Export to Blender and make a geograft, following SickleYield's tutorial.
In Blender's Edit Mode, use edge select to pick the edges running over the figure's head. Use the Bevel tool to split them in half and then add a third cut right down the middle. Select only those middle cuts, all of them at once, and use the Shrink/Fatten tool to pull them down into the skull.
You're halfway there already.
Model a little nail out of a cylinder. If you don't know how to model, our friends at FlippedNormals can help you. Once your nail is modeled, use the 3D Cursor and move the origin to the tip. Enable Snapping, vertex mode, "Snap With Center", and "Align Rotation". Position it over one of the vertices in the trenches you made. Once it snaps into place, hit Alt+D to create an instance and move on to the next one. You can use local transform orientation to move the pins deeper if you want.
That's pretty much it. If none of that made sense to you, don't worry. Unlike Daz Studio, Blender actually has documentation.
Once you get the hang of it, the hardest part is coming back to Daz Studio and having to work without all these tools.
I'll just leave this here...
Nice.
I was thinking a wireframe modifier and then boolean difference modifier for the grooves in the face.
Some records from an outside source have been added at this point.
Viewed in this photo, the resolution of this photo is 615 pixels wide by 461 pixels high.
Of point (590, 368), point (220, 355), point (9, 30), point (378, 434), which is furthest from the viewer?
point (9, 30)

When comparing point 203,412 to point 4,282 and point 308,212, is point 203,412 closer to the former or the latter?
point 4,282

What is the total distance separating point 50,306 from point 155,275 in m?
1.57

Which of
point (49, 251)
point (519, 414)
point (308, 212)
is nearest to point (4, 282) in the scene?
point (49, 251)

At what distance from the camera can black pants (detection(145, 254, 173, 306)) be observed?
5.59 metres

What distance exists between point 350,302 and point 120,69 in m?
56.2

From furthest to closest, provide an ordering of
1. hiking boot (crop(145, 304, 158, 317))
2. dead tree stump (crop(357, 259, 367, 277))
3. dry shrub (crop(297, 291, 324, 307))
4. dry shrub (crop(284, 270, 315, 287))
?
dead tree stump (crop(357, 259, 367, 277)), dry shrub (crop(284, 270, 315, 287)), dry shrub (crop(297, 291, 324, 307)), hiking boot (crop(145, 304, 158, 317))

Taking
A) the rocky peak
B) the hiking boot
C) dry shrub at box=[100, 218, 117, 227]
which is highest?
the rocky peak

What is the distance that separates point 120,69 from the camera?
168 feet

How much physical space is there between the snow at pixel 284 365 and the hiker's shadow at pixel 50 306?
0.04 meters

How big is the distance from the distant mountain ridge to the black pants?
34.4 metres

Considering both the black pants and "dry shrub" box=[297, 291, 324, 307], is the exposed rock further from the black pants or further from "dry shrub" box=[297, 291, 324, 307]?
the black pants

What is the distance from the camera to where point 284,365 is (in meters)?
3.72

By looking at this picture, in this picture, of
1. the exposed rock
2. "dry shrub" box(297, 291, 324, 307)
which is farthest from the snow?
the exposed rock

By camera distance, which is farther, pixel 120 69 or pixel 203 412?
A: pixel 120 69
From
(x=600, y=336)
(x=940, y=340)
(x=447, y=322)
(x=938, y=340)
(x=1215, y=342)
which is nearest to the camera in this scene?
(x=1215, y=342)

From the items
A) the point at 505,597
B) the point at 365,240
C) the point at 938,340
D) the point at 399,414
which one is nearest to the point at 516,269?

And I can't help but think there is a way to get geometry nodes to distribute the pin object along the face normals at the points on the face, with a mask vertex group.
I'm hesitant to use booleans for anything, since I remember how awful they used to be. In this case, using Select Shortest Path, it's just a few quick cuts so it's simpler to do it by hand.
As for geometry nodes...there might be a way, if anybody knew how they worked. Or if the foundation could lock down the interface for longer than one version.
What about using Mesh Grabber with a really small affect zone on the skull to make the indents for the pins then stick the pins in manually?
I tried recreating Pinhead earlier this year and like you, the pins gave me the most trouble. Not only in lining them up but also from distorting. Maybe I should have just kept them as a prop and not a conforming headpiece? Or maybe I need to look into weight mapping (I think?) which is mostly unknown.to me.
I created the grooves in the head similar to how others have said - loaded G8M into Blender, upped the subdivision, then sculpted the lines. The difference to the other post who did this was that I exported as a normal map, not displacement. It was rough as my 'skills' in Blender are basic but it kinda worked.
After that I put him aside to look at later and since then I've started getting into 3D wrapping using existing meshes. I'm working on another classic horror character, one that likes clowning around, and so far it's gone much better, I'm very happy with the results. Still got a bit to do, some tweaks, sorting the eyes out etc but 'IT's' getting close.
If I can a decent head sculpt of Pinhead (ideally based on Doug Bradley) then I plan on giving him another go with wrapping. The outfit is another thing entirely.
Maybe the PA @Mada will swing buy and explain if it's possible to attached the pins like she does buttons and badges to some of the DAZ clothing models she has done in the DAZ Store. Sounds like it might work easier than other methods.